** Exercise instructions **
Output the data below only from the line containing "dougal mackenzie – Outlander Anatomy" up to and including the line containing "Savjeti za sadnju zumbula - Moj Vrt Cvijeća", exact and with the pictures left out.

** Study material **
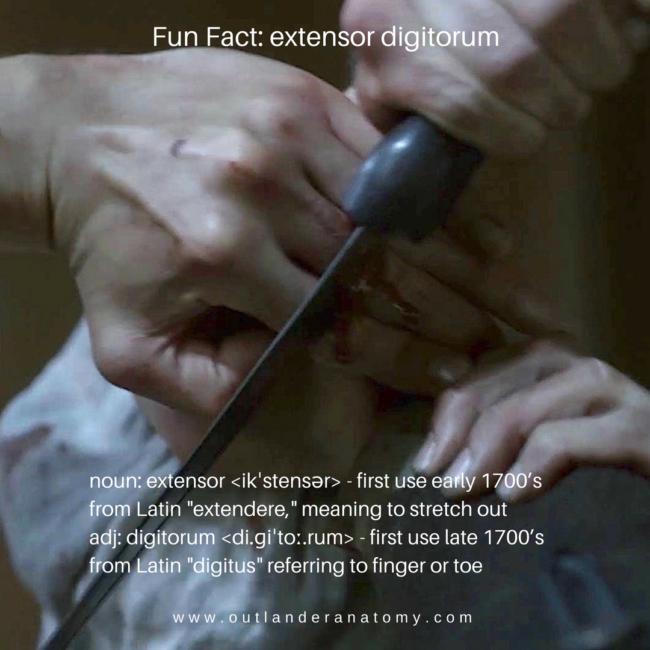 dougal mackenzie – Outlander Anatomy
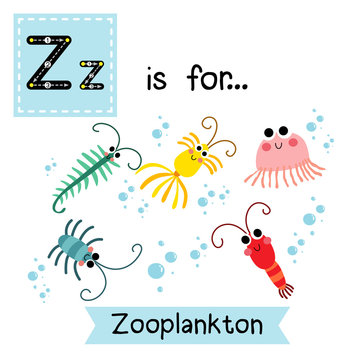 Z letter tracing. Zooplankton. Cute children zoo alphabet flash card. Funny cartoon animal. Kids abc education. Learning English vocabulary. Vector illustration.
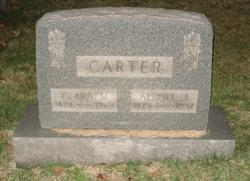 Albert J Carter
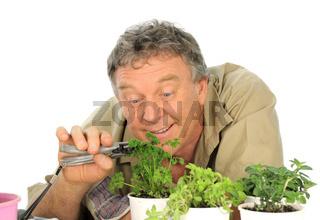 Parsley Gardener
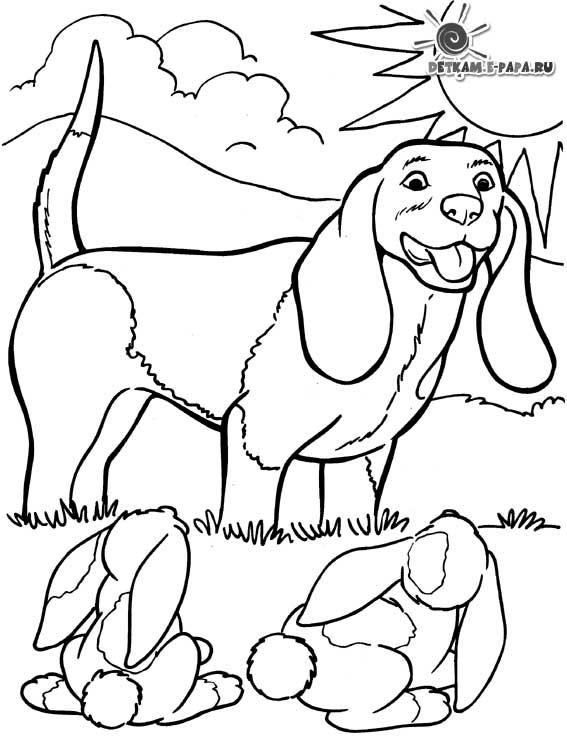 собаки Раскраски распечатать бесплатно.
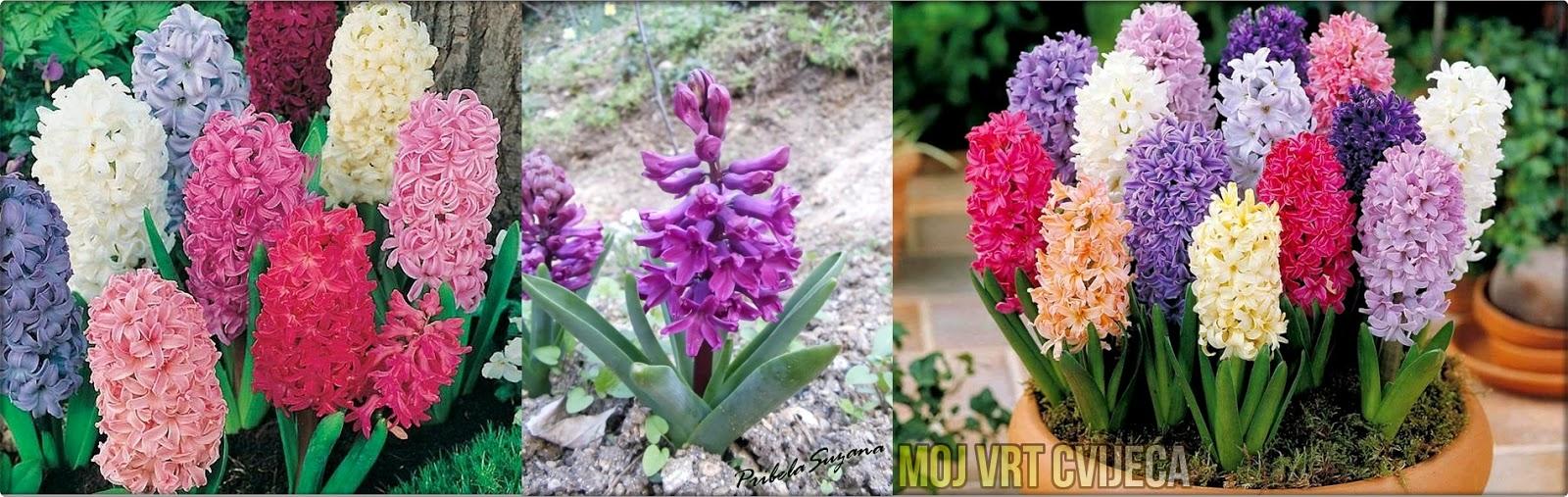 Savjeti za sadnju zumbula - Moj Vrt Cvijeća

* * *

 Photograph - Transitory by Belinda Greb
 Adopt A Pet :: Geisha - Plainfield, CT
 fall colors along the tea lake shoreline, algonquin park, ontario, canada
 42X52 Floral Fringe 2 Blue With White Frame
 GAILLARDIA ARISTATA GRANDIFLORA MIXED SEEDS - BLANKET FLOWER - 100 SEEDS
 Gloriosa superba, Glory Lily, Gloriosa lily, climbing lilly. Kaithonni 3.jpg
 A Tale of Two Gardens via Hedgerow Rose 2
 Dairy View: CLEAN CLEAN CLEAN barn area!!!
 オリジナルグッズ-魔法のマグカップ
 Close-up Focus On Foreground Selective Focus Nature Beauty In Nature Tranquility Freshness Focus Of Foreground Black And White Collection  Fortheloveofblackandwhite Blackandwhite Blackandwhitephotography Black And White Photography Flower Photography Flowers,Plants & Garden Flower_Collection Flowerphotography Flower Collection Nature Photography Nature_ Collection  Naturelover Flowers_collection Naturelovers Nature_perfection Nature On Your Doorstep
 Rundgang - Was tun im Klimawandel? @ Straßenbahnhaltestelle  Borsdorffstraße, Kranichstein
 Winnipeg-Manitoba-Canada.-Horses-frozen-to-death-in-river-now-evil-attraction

** Task response **
 dougal mackenzie – Outlander Anatomy
 Z letter tracing. Zooplankton. Cute children zoo alphabet flash card. Funny cartoon animal. Kids abc education. Learning English vocabulary. Vector illustration.
 Albert J Carter
 Parsley Gardener
 собаки Раскраски распечатать бесплатно.
 Savjeti za sadnju zumbula - Moj Vrt Cvijeća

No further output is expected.